◆ FRAGMENTO ORIGINAL:

Hace unas semanas, viajamos al Reino Unido para acudir a una boda. La opinión pública británica seguía —sigue— enfrascada en discusiones sobre el Brexit, sobre las que es complejo —si no imposible— dilucidar si pueden «avanzar» (y qué significaría este avance).
Viajábamos en auto desde París: apenas dos horas y media desde París a Calais y, una vez allí, una hora de espera para que partiera el ferri hacia Dover.
Algo más de media hora de trayecto después, nos disponíamos a salir del vientre del carguero para observar el célebre mural de Bansky, en el que se observa a un trabajador sobre una escalera borrando una de las estrellas amarillas sobre fondo azul de la bandera europea.
En efecto, el mural había desaparecido. Su misteriosa desaparición habla tanto del carácter efímero de la expresión artística contemporánea como de su fragilidad ante cualquier uso, instrumentalización o vandalismo: como los mensajes en Internet, murales como los de Bansky se prestan a que cualquiera los copie, adapte, trate de borrar.
Un mural de protesta (que lo era también de bienvenida)
El halo de la obra, reproducida de manera digital hasta la saciedad, sobrevivirá cualquier intento de encalado (el término «whitewash» en inglés se presta al equívoco del nacionalismo que ha aprendido a instrumentalizar las redes sociales con el oficio demostrado por el propio Bansky).
Anécdotas simbólicas aparte, tocaba concentrarse en la conducción. Hacen falta 20 segundos de concienciación para, simple y llanamente, conducir a la inversa. Carriles lentos y rápidos, carriles de incorporación en vías rápidas, sentido de rotondas, incorporación a vías secundarias en intersecciones…
Una vez acostumbrados, todavía en el puerto de Dover, a conducir por la izquierda, el cambio no tiene más misterio. Si todas las diferencias actuales entre Reino Unido y la Europa continental se limitaran a un cierto celo por mantener carácter, convenciones y tradición legislativa basada en la costumbre (y no en la jurisprudencia escrita del derecho romano), no estaríamos asistiendo al concienzudo intento de la clase política británica por conceder legitimidad a una reacción de la población británica que no tiene tanto que ver con la UE como con un fenómeno de frustración colectiva presente en otros países.
Nuestras propias reflexiones sobre el mural del artista callejero convertido en celebridad memética, en el coche y a deshoras, fueron las únicas que trataron con cierto interés y algo de análisis el ambiente que nos encontraríamos durante los días siguientes. De la temática que ha empequeñecido cualquier otra iniciativa gubernamental o diplomática británica, oímos hablar poco o nada.

◆ TAREAS PENDIENTES:
a) Presenta como lista numerada las entradas desde la línea que contiene "Can you say which item from" hasta el final de las entradas, ambos extremos incluidos, sin las líneas en blanco.
b) Escribe la continuación del relato del viaje al Reino Unido a partir de su última oración.
El relato del viaje al Reino Unido no guarda relación con las entradas.

(Un bloque de datos)

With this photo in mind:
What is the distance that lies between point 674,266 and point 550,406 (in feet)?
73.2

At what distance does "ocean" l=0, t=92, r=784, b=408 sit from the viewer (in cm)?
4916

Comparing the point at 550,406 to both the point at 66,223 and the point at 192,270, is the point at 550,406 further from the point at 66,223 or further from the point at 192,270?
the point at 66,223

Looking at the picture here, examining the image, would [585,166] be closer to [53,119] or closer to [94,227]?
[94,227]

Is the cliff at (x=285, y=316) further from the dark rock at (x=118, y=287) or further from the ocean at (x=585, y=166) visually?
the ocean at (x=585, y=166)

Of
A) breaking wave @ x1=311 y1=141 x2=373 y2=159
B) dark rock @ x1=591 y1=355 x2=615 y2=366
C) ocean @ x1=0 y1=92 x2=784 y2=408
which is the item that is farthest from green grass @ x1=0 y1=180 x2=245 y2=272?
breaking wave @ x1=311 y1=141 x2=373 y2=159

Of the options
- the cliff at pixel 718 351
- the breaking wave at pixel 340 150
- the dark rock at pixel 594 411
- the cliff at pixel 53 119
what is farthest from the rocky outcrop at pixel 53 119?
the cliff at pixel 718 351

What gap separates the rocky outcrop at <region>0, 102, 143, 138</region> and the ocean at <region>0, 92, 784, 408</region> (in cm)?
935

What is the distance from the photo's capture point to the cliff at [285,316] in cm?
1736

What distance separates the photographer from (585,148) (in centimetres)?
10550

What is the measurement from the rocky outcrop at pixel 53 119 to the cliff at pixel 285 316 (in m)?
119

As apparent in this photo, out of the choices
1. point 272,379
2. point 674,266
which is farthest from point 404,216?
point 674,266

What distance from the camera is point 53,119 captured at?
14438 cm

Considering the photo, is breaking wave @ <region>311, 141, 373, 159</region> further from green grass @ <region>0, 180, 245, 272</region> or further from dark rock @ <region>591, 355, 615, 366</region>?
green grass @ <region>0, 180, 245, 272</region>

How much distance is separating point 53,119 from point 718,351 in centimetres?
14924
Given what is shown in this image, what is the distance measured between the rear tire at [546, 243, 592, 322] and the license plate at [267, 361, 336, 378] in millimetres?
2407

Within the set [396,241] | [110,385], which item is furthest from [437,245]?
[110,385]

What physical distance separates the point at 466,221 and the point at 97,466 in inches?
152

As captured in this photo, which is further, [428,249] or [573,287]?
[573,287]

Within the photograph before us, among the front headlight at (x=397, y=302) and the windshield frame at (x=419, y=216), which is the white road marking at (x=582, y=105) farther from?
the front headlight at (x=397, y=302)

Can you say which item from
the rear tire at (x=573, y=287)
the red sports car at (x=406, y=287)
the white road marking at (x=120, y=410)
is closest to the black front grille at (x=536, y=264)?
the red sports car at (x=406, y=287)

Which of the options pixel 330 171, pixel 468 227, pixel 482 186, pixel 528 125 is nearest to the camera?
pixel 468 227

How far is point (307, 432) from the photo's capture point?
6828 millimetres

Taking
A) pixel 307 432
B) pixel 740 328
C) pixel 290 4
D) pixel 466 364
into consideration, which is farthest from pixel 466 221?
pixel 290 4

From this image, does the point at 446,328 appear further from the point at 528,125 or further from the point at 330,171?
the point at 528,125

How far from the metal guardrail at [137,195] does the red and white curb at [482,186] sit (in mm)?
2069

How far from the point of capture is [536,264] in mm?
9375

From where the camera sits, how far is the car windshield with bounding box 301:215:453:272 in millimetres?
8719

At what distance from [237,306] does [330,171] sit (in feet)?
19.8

◆ LAS RESPUESTAS:
a)
1. Can you say which item from
2. the rear tire at (x=573, y=287)
3. the red sports car at (x=406, y=287)
4. the white road marking at (x=120, y=410)
5. is closest to the black front grille at (x=536, y=264)?
6. the red sports car at (x=406, y=287)
7. Which of the options pixel 330 171, pixel 468 227, pixel 482 186, pixel 528 125 is nearest to the camera?
8. pixel 468 227
9. How far is point (307, 432) from the photo's capture point?
10. 6828 millimetres
11. Taking
12. A) pixel 307 432
13. B) pixel 740 328
14. C) pixel 290 4
15. D) pixel 466 364
16. into consideration, which is farthest from pixel 466 221?
17. pixel 290 4
18. From this image, does the point at 446,328 appear further from the point at 528,125 or further from the point at 330,171?
19. the point at 528,125
20. How far from the metal guardrail at [137,195] does the red and white curb at [482,186] sit (in mm)?
21. 2069
22. How far from the point of capture is [536,264] in mm?
23. 9375
24. From where the camera sits, how far is the car windshield with bounding box 301:215:453:272 in millimetres?
25. 8719
26. At what distance from [237,306] does [330,171] sit (in feet)?
27. 19.8

b)
Confesiones desde la campiña británica
Durante la boda, uno de los invitados, miembro del Parlamento austríaco educado en una institución de élite británica, me explicaba que asistimos, una y otra vez, a espectáculos con daños autoinfligidos por quienes confunden legitimidad democrática con reiteración plebiscitaria: Brexit, referéndum evitable de Matteo Renzi en Italia… o —pensé— la repetición de comicios que los partidos españoles no parecían querer ahorrarse por entonces.
Por razones análogas, no hay nada más deseable para los partidos populistas y nacionalistas de toda Europa que superar el hastío de la población con un buen carnaval plebiscitario.
En la misma boda, escuché en algún corrillo anécdotas interesantes sobre políticos británicos de primera fila que vienen poco a cuento. Todo el mundo agradeció los brindis a cargo de los amigos de los novios. Incluso las bromas evitaron el sarcasmo en torno a la política y al fenómeno Brexit, lo que confirmaría el hartazgo de buena parte de los británicos, esforzados expertos en el arte de reírse de ellos mismos.
La boda tenía lugar en un pequeño dominio rural en Oxfordshire, una de esas «manor houses» de propietarios rurales, antes asociados al descanso y las reuniones de viejas familias conectadas con el Foreign Office, muchas de ellas hoy reconvertidas en centros de eventos.
Viejas voces que sólo dejaron rastro comercial
Antes de recalar en Thorpe Manor, tuvimos oportunidad de pasear por Oxford. El centro de la ciudad universitaria estaba literalmente tomado por adolescentes protestando contra los efectos del cambio climático. Entre ellos, encontramos a una joven estudiante de Estados Unidos que habíamos conocido durante su anterior aventura como au pair en una familia francesa residente en Fontainebleau.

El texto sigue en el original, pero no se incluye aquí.